## Begin Excerpted text

A simple Description of a Telephone System

Understanding the fundamental concepts, operating characteristics, and terminology relating to your home telephone will enable you to obtain the most from it. Learning how a telephone system works is the best place to begin. 
The Pair
A telephone system uses only two wires, known as a pair, to place and receive calls. Ninety percent of the working operation of your telephone system deals with the pair and the connecting points where the wires travel to place and receive calls.
The telephone system is almost no more complicated than a child's tin can and string telephone.
To understand the actual working operation of your telephone system, you will need to know how the pair connects your telephone with another.
Telephone Cables
Telephone cables are pairs that are bound together; each telephone's pair is connected with other pairs through a cable network.
In order to keep track of each individual pair, the telephone company uses a standard color code for labeling. This method enables the company to assign and locate a pair at any point within the telephone cable network.

## End Excerpted text
## Begin Dataset entries

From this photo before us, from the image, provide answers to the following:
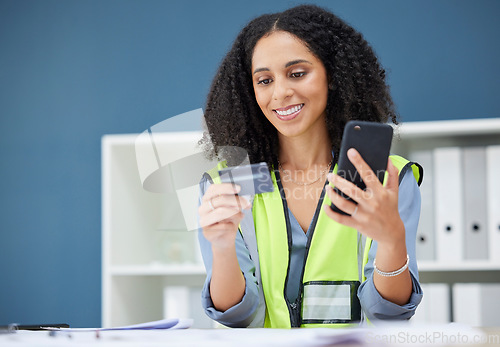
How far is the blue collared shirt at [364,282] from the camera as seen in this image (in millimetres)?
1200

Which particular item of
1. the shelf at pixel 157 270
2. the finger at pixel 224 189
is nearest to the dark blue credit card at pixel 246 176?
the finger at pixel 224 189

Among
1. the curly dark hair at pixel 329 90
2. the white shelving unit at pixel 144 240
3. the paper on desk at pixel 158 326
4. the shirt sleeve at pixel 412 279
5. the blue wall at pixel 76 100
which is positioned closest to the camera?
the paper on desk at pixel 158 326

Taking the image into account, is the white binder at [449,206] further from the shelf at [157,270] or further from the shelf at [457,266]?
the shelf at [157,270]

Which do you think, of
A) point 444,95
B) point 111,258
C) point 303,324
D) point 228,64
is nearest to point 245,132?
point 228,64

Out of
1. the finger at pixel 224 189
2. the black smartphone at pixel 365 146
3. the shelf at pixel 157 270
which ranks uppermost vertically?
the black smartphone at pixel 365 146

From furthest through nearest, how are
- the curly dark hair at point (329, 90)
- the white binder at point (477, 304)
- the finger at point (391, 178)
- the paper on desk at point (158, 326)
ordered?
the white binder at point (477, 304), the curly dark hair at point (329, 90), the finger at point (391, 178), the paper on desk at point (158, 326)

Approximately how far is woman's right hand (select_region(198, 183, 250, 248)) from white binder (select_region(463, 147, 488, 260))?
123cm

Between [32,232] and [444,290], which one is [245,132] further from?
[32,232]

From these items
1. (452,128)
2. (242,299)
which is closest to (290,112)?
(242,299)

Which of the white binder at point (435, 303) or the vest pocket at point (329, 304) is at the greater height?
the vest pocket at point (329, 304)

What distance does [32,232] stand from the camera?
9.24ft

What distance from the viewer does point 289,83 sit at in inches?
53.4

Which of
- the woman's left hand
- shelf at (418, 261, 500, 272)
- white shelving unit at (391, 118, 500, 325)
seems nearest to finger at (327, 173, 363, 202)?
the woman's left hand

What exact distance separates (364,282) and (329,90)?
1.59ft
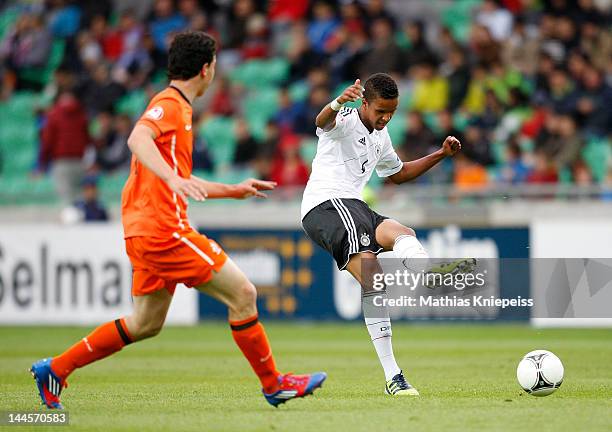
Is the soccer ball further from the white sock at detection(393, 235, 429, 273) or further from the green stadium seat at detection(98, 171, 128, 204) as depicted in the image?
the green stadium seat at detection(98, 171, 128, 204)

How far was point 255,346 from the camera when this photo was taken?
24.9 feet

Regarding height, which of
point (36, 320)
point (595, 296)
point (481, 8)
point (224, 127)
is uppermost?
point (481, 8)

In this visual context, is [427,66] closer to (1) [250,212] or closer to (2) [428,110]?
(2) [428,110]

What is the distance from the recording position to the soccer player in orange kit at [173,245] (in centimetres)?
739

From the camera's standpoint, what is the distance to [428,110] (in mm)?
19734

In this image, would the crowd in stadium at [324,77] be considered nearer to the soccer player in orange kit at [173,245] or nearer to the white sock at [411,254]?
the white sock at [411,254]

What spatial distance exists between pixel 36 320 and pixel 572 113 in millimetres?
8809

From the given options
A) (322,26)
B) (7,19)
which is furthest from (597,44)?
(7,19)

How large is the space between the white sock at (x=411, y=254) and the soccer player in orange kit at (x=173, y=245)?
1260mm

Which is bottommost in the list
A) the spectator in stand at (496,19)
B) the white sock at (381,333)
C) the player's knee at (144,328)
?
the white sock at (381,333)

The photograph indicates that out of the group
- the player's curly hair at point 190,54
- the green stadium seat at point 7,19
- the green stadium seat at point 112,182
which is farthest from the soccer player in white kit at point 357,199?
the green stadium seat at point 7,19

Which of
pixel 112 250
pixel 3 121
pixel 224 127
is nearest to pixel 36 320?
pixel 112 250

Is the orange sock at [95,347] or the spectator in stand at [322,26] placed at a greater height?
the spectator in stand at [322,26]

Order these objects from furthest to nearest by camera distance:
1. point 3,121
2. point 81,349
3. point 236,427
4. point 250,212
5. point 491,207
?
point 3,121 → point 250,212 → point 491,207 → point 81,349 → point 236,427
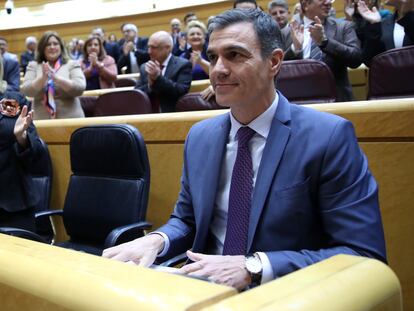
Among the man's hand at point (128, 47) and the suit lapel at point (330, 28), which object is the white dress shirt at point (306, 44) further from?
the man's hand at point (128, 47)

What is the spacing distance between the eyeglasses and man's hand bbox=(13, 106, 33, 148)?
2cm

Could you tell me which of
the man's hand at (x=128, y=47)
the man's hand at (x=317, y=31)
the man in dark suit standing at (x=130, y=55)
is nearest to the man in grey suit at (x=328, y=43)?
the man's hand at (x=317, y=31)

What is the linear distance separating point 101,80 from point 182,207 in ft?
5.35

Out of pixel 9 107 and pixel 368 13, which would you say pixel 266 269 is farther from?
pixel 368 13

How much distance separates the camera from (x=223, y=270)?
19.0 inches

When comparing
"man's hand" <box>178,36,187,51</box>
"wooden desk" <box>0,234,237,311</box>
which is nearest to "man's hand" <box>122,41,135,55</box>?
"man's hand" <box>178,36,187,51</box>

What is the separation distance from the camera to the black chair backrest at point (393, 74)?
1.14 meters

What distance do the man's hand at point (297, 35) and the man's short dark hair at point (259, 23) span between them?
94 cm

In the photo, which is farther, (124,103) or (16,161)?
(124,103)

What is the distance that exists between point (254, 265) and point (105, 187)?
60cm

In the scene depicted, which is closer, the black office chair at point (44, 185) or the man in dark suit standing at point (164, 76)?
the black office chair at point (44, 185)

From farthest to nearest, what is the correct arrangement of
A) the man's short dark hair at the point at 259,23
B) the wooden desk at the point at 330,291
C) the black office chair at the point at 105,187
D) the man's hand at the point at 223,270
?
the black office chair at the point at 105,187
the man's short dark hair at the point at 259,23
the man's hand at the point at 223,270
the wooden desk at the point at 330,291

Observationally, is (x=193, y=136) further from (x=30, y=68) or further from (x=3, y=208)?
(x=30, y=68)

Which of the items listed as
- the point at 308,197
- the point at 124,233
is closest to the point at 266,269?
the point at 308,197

## End Dataset entries

» Goals:
- a) Set out the part of the records that starts with the line containing "Order these objects" and runs through the line containing "19.0 inches" as a Markdown table with the columns Row and Line. Omit blank lines and the pictures.
- b) Write the next part of the telephone system description, starting after its final sentence.

» Results in order:
- a)
| Row | Line |
|---|---|
| 1 | Order these objects from furthest to nearest by camera distance: |
| 2 | 1. point 3,121 |
| 3 | 2. point 81,349 |
| 4 | 3. point 236,427 |
| 5 | 4. point 250,212 |
| 6 | 5. point 491,207 |
| 7 | ? |
| 8 | point 3,121 → point 250,212 → point 491,207 → point 81,349 → point 236,427 |
| 9 | Among the man's hand at point (128, 47) and the suit lapel at point (330, 28), which object is the white dress shirt at point (306, 44) further from? |
| 10 | the man's hand at point (128, 47) |
| 11 | What is the spacing distance between the eyeglasses and man's hand bbox=(13, 106, 33, 148)? |
| 12 | 2cm |
| 13 | Could you tell me which of |
| 14 | the man's hand at (x=128, y=47) |
| 15 | the man's hand at (x=317, y=31) |
| 16 | the man in dark suit standing at (x=130, y=55) |
| 17 | is nearest to the man in grey suit at (x=328, y=43)? |
| 18 | the man's hand at (x=317, y=31) |
| 19 | What is the linear distance separating point 101,80 from point 182,207 in ft? |
| 20 | 5.35 |
| 21 | Out of pixel 9 107 and pixel 368 13, which would you say pixel 266 269 is farther from? |
| 22 | pixel 368 13 |
| 23 | How much distance separates the camera from (x=223, y=270)? |
| 24 | 19.0 inches |

- b)
Basically, all telephone cables are alike even though their names vary according to their location. For example, cables placed on telephone poles are referred to as aerial telephone cables; cables placed underfround are called buried telephone cables; and cables that span between the central office and your home telephone are known as local-network telephone cable.
The Local Network
Each telephone system is a part of a local network. The local network consists of a permanent structure of telephone cables, switching equipment, and terminals that provide the fundamental link between your telephone and all others.
The quality of your telephone service is greatly affected by the quality of the local network operation.
The Central Office
The central office (C.O.) is at one end of the local network while your home telephone is at the other end.
As the originating location and nucleus of your telephone system, the central office is the most complex area of the local network, yet all the home telephone user really needs to know about the central office is what functions is provides to the telephone system.
Typical central office. Switching equipment at the central office directs your calk to their desired locations. Other equipment supplies the dial tone, the busy signal and the electrical current necessary for voice transmission. The ringing generator supplies the ring. Some service options depend on what types of supplemental equipment is installed at the central office.
The Cables
The telephone cable that connects one central office with another in a different local network is called trunk cable. 
Two or more cables often have to be spliced in order to increase a cable's length, change its direction, add a service or cross-connect terminal, or repair damage.
Service Terminals
The service terminal, located close to your home, is the final connecting point between the central office and your telephone. There are two types of service terminals; the type you have will depend on the type of home you live in.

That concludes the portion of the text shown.